Peter Conradi’s Who Lost Russia? How the World Entered a New Cold War traces the accumulation of distrust between the West and Russia.

In March 1992 an alarmist “secret” memo written by Richard Nixon found its way on to the front page of the New York Times. “The hot-button issue of the 1950s was, ‘Who lost China?’ If Yeltsin goes down, the question ‘Who lost Russia?’ will be an infinitely more devastating issue in the 1990s,” the former US president wrote.

Nixon’s point was well made. At that time, Boris Yeltsin, who had acted as the wrecking ball of the Soviet Union, was desperately struggling to hold the splintering new Russian Federation together. An empire, a political system, an ideology and a planned economy had all been shattered in a matter of weeks. Western diplomats in Moscow feared that millions of starving people might flood out of the former Soviet Union and that the country’s vast nuclear arsenal might be left unguarded. Yet the West seemed incapable of rising to the scale of the historic challenge, providing only meagre – and often misguided – support to Yeltsin. Between 1993 and 1999, US aid to Russia amounted to no more than $2.50 per person. The Marshall Plan II it was not.

Even so, and rather remarkably, Russia was not “lost” during the 1990s. Yeltsin succeeded in stumbling through the decade, creating at least some semblance of a democracy and a market economy. Truly it was a case of “Armageddon averted”, as the historian Stephen Kotkin put it.

It seems hard to remember now, but for many Russians 1991 was a moment of liberation for them as much as it was for those in the Soviet Union’s other 14 republics. The Westernising strand of Russian thought briefly flourished. “Democratic Russia should and will be just as natural an ally of the democratic nations of the West as the totalitarian Soviet Union was a natural opponent of the West,” the country’s first foreign minister, Andrei Kozyrev, proclaimed.

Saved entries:
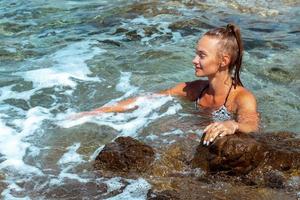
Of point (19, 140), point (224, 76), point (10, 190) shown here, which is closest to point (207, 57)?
point (224, 76)

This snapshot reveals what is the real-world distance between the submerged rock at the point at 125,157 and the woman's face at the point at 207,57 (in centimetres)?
113

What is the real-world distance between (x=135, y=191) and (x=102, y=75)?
11.0ft

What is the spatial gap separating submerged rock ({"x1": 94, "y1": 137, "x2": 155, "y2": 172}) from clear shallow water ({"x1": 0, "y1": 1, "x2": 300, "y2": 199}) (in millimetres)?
150

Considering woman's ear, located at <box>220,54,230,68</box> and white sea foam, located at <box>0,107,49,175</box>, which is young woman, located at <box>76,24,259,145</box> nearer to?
woman's ear, located at <box>220,54,230,68</box>

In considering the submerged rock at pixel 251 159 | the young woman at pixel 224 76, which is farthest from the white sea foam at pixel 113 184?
the young woman at pixel 224 76

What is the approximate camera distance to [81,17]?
10.6 m

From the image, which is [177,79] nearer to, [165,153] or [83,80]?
[83,80]

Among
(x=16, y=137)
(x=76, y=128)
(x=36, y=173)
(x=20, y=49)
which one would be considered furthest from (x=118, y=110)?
(x=20, y=49)

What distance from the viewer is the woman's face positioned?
4965 mm

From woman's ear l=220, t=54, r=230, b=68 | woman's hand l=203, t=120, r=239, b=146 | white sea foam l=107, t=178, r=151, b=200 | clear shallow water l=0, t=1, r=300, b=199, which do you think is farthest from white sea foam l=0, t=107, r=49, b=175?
woman's ear l=220, t=54, r=230, b=68

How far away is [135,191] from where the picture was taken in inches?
149

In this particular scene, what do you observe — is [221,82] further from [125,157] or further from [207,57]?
[125,157]

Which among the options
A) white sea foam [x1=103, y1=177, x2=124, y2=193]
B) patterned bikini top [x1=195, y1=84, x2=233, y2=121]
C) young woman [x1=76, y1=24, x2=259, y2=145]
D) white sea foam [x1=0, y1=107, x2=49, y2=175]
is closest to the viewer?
white sea foam [x1=103, y1=177, x2=124, y2=193]

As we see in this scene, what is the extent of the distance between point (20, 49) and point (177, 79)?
2.83m
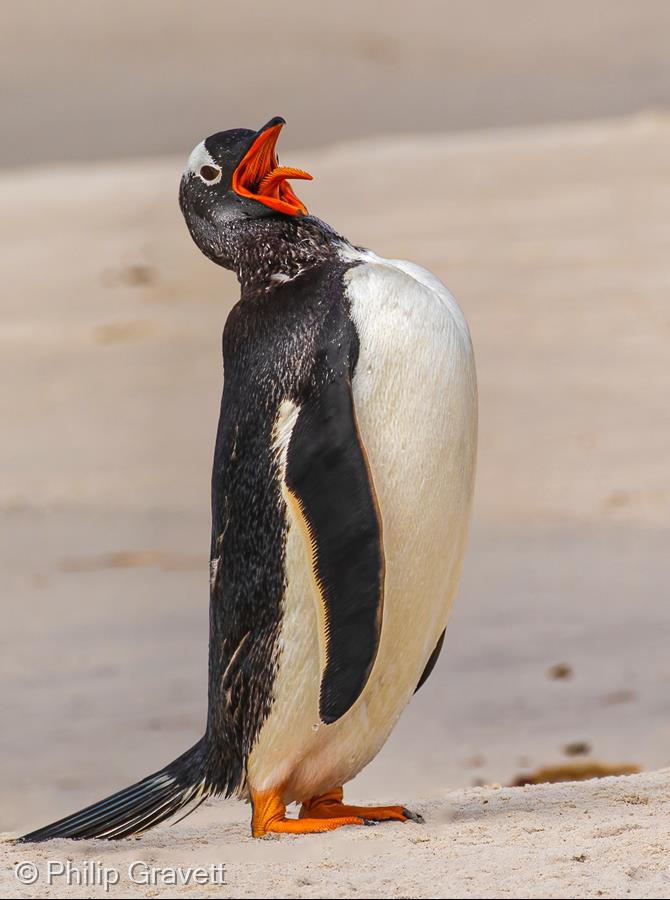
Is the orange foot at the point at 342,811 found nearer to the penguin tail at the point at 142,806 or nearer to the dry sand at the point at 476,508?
the dry sand at the point at 476,508

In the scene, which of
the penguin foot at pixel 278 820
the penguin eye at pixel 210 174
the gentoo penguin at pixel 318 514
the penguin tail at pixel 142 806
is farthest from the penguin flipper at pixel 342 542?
the penguin eye at pixel 210 174

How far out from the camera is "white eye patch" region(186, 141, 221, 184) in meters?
3.19

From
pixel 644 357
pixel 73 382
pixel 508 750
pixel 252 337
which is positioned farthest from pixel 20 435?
pixel 252 337

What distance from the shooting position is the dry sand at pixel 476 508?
A: 124 inches

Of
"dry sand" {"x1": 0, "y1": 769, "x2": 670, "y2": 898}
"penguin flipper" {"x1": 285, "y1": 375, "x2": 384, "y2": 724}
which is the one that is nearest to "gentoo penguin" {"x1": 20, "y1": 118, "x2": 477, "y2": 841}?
"penguin flipper" {"x1": 285, "y1": 375, "x2": 384, "y2": 724}

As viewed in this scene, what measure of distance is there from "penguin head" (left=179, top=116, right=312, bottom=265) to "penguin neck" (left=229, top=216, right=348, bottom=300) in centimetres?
2

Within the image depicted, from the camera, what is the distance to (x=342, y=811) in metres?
3.16

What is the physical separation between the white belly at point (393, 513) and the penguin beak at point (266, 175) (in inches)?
9.0

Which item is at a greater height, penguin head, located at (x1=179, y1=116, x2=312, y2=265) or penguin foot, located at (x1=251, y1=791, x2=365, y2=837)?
penguin head, located at (x1=179, y1=116, x2=312, y2=265)

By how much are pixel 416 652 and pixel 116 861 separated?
691 millimetres

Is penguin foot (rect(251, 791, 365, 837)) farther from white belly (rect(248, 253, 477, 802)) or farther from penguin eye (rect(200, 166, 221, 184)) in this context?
penguin eye (rect(200, 166, 221, 184))

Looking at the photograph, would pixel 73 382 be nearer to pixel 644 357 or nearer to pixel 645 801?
pixel 644 357

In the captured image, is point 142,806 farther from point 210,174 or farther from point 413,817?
point 210,174

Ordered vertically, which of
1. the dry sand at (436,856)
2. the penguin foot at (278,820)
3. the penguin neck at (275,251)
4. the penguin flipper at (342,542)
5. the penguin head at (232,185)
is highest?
Result: the penguin head at (232,185)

[Stated problem 1] Repeat the review's wording from "Even so, and" to "Andrei Kozyrev, proclaimed.".
[Stated problem 2] How many lines of the rows contain the string "flipper"? Reply with the number alone.

[Right answer 1]
Even so, and rather remarkably, Russia was not “lost” during the 1990s. Yeltsin succeeded in stumbling through the decade, creating at least some semblance of a democracy and a market economy. Truly it was a case of “Armageddon averted”, as the historian Stephen Kotkin put it.

It seems hard to remember now, but for many Russians 1991 was a moment of liberation for them as much as it was for those in the Soviet Union’s other 14 republics. The Westernising strand of Russian thought briefly flourished. “Democratic Russia should and will be just as natural an ally of the democratic nations of the West as the totalitarian Soviet Union was a natural opponent of the West,” the country’s first foreign minister, Andrei Kozyrev, proclaimed.

[Right answer 2] 4